Saturday, January 29 Field Trip Summary: Mission Valley

Group 1, Larry Weeks:

Saturday, January 29th: The January field trip to the Mission Valley ended up being very complicated. When the group assembled at the Cenex in Ronan, there were 25 people and 13 cars. So, I split up the group into 2 separate field trip and I had Alex Kearney lead one and I led the other. The following write up is for Larry’s group. The fog conditions were terrible in the morning which severely limited the birding. We worked our way north from Round Butte Road to Polson and found a few Red-tailed Hawks, 3 Northern Harriers, 3 Great Horned Owls, and a flock of about 50 Common Redpolls.
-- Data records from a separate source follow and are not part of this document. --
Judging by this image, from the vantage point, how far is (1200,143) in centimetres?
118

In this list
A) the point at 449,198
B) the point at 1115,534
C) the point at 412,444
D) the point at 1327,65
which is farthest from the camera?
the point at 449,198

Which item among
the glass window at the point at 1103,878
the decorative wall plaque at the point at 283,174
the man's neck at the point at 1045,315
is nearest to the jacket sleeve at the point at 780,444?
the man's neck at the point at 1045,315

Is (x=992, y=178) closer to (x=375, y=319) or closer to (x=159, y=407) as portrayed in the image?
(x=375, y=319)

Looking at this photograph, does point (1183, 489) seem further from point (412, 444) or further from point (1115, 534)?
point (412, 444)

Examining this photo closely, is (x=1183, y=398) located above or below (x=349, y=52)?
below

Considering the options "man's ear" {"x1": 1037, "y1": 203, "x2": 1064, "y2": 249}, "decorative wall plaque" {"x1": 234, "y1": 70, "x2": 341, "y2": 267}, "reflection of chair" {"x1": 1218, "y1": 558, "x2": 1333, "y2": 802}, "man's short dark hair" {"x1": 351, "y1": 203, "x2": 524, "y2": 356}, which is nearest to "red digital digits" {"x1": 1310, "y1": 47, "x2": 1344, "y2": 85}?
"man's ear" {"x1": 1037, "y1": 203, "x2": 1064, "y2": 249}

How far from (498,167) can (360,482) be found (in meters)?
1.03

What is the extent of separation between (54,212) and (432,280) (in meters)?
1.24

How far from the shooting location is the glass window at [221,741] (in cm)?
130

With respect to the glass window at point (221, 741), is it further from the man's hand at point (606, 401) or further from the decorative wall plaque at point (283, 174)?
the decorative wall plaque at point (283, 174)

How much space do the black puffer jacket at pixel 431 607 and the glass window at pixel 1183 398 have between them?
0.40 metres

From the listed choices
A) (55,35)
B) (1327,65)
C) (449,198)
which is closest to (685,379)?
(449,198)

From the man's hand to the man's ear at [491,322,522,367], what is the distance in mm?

Clancy Cone, who had come down from Dayton, reported that the fog conditions were better at Dayton and north. Therefore, we decided to go to Somers to look for the Snowy Owl. On the way, we stopped at the Dayton Bay on Flathead Lake and had Trumpeter Swans, Redheads, one Canvasback, Hooded and Common Mergansers, Common Goldeneyes, Buffleheads, Mallards, and Ring-billed Gulls. We then stopped at Clancy’s cabin for hot chocolate and lunch. There was a Red-breasted Nuthatch and a Black-capped Chickadee at his bird feeder and a large flock of birds that flew that were most likely Pine Siskins. We then drove to the Somers area, but we were unsuccessful in locating the Snowy Owl along Farm and Manning Roads. Thomas Kallmeyer and the Stierles had already planned to go to Kalispell, so they decided to look for the Long-eared Owl that had been reported at the airport. (They did not see the Long-eared Owl). The remaining participants returned to Polson. The birding conditions had improved, and we had excellent birding on Valley View and Moiese Valley Roads. The highlights included about 25 Red-tailed Hawks, 3 Rough-legged Hawks, 12 Bald Eagles, 5 Great Horned Owls, 2 Prairie Falcons, 2 Northern Harriers, and 1 American Kestrel. Our group ended up with 34 species which included 74 raptors.

Group 2, Alex Kearney

The large number of people who arrived at the Northwest corner of the Adams Center parking lot at the U of M allowed Larry Weeks to ask me for help leading this trip, I agreed. I consider myself a novice birding person, and even less than a novice leading a field trip. Anxiety had set in enroute, compounded by the weather upon arrival which was overcast, visibility of 100ft(+/- 5ft), and the visual experience of ice needles resembling an old man’s beard covering everything, everything that is that could be seen. Without any preparation I was able to determine a direction into the frozen Mission Valley in search for raptors. What I discovered to be really helpful was, to search for birds as though I were doing this solo. The anxiety began to lift but not the fog, poor visibility remained. The birding was very difficult but as we continued moving, I was able to hatch a plan. Shortly, both the weather and the birding began to cooperate, Great Horned Owls began flying across the road. Bald Eagles were seemingly gathering in anticipation of our arrival. Pileated Woodpecker’s were scurrying for cover as a Sharp-shinned Hawk was in pursuit. Eventually, visibility improved. The buteo’s, both Red-tailed Hawks and Rough-legged Hawks began to remain perched long enough to position a scope, to help determine either morph and/or subspecies. The American Tree Sparrows, Common Redpolls, and Horned Larks appeared in very large numbers, and we cannot forget the Cedar Waxwings, American Robins, and Townsend Solitaire’s who were seemingly cheering us on. The Black- capped Chickadees choose to remain visually anonymous, but their calls were distinctive. Northern Shrikes appeared but much further down the road from all this activity in the junipers. The Prairie Falcon and American Kestrel remained content on their utility poles as we passed. These where just some of the birds that come to mind for this raptor field trip to the Mission Valley. I would like to thank Larry Weeks for asking me to help him, and I would also like to thank all the participants who came with. I had a great day! We had 29 species, which does not include a possible Golden Eagle, with a total of 101 raptors.